*PASSAGE PROVIDED*:
After months of testimony, the Ohio House’s task force studying medical marijuana has made its recommendations. As Ohio Public Radio’s Jo Ingles reports, a bill will be introduced later this week that would allow a path for medical marijuana use in the Buckeye state.

Six months ago, Jimmy Gould was backing the proposed constitutional amendment that would have legalized medical and recreational marijuana if Ohio voters approved it. But voters rejected it by nearly a two-to-one margin. Now, as a member of the Ohio House’s task force on medicinal pot, Gould is praising the new legislation coming out of that effort.

Credit Jo Ingles
Jimmy Gould, task force member

“It will be, I think, the best medical marijuana bill in the United States of America.”

The bill comes out of a series of hearings where more than a hundred people testified both for and against medical pot.  Republican Representative Kirk Schuring says the bill creates a nine-member medical marijuana control commission and lays out other specifics of how a medical marijuana plan would work in Ohio. For instance - Schuring says only licensed doctors will be allowed to recommend medical marijuana under certain conditions.

Credit Jo Ingles
Representative Kirk Schuring (R), head of task force

“Physicians who are certified under that medical marijuana control commission will have to report every 90 days on the type of patients they have recommended medical marijuana to, the types of conditions their patients are suffering and why they recommended medical marijuana in lieu of more conventional forms of medicine and what forms of medical marijuana they also recommended.” 

Schuring says home grown marijuana will not be allowed. He says businesses that have drug policies for workers will still be able to enforce those policies. Democratic State Senator Kenny Yuko, a longtime advocate for medical marijuana, is optimistic.

“This is the way legislation is supposed to work.”

*SUPPLIED INFORMATION*:
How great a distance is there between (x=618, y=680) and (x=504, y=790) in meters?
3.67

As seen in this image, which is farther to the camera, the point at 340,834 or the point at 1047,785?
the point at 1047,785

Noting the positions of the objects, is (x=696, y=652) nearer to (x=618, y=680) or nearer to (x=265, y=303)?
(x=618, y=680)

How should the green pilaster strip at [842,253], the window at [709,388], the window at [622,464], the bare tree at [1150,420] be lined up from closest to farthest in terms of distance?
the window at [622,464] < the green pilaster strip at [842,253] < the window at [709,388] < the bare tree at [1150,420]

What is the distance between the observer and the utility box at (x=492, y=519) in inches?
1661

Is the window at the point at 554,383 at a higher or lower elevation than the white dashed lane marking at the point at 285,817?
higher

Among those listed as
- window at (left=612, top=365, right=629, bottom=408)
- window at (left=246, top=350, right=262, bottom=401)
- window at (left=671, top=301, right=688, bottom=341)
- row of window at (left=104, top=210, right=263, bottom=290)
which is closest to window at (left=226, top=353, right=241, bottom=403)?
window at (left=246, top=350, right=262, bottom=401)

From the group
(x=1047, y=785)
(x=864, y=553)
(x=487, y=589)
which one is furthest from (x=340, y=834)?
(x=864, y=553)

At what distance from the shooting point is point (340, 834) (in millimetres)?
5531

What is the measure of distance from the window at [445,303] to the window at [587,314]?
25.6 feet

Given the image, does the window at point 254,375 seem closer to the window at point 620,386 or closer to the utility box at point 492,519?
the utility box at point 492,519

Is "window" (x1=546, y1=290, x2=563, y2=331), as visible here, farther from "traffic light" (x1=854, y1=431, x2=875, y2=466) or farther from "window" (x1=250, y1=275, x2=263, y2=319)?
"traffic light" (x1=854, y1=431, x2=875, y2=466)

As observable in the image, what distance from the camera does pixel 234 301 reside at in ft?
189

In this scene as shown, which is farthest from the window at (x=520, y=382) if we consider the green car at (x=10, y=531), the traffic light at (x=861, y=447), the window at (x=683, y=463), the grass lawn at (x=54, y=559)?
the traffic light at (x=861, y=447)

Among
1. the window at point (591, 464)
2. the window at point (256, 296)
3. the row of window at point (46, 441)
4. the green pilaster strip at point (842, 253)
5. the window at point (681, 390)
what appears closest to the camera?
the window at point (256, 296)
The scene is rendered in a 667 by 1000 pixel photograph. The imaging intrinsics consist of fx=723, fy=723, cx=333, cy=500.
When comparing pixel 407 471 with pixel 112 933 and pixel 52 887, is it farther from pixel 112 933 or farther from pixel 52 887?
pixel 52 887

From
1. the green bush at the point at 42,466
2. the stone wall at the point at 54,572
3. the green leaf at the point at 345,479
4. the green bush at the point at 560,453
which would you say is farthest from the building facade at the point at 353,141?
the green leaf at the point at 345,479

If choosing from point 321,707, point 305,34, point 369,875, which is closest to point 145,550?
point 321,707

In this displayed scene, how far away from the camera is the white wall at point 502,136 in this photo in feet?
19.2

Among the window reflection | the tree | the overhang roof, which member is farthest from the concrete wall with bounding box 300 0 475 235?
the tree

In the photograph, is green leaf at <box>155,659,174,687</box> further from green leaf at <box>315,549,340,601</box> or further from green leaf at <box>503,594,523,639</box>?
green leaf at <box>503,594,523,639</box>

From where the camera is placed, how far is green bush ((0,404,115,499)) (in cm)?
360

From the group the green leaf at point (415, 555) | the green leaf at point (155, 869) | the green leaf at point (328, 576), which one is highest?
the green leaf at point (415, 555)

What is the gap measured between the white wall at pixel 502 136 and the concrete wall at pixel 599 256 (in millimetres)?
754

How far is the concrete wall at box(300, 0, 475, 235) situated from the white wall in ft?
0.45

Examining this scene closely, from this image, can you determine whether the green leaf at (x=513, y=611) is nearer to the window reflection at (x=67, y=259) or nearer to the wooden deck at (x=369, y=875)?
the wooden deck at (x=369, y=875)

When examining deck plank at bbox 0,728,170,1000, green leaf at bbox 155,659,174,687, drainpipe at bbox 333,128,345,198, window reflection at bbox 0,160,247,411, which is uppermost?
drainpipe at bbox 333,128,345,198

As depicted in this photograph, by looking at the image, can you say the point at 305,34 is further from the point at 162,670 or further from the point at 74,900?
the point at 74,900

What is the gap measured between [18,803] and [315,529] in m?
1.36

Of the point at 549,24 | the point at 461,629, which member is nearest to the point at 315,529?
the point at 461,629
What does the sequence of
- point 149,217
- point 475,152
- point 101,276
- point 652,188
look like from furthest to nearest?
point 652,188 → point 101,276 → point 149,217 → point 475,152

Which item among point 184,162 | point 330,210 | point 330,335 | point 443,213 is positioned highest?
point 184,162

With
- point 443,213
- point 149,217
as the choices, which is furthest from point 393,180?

*EXERCISES*:
1) Do these statements agree with the medical marijuana report? (a) Ohio voters approved the proposed constitutional amendment. (b) The bill creates a commission with nine members. (c) Home grown marijuana would be allowed under the bill. Answer yes or no for each, and quote the words of the report that decide it.
2) Write out the part of the medical marijuana report starting at "The bill comes" and ending at "under certain conditions.".
The listing comes from a separate source, unrelated to the medical marijuana report.

*RESPONSES*:
1)
(a) No: "But voters rejected it by nearly a two-to-one margin."
(b) Yes: "the bill creates a nine-member medical marijuana control commission"
(c) No: "Schuring says home grown marijuana will not be allowed."

2)
The bill comes out of a series of hearings where more than a hundred people testified both for and against medical pot.  Republican Representative Kirk Schuring says the bill creates a nine-member medical marijuana control commission and lays out other specifics of how a medical marijuana plan would work in Ohio. For instance - Schuring says only licensed doctors will be allowed to recommend medical marijuana under certain conditions.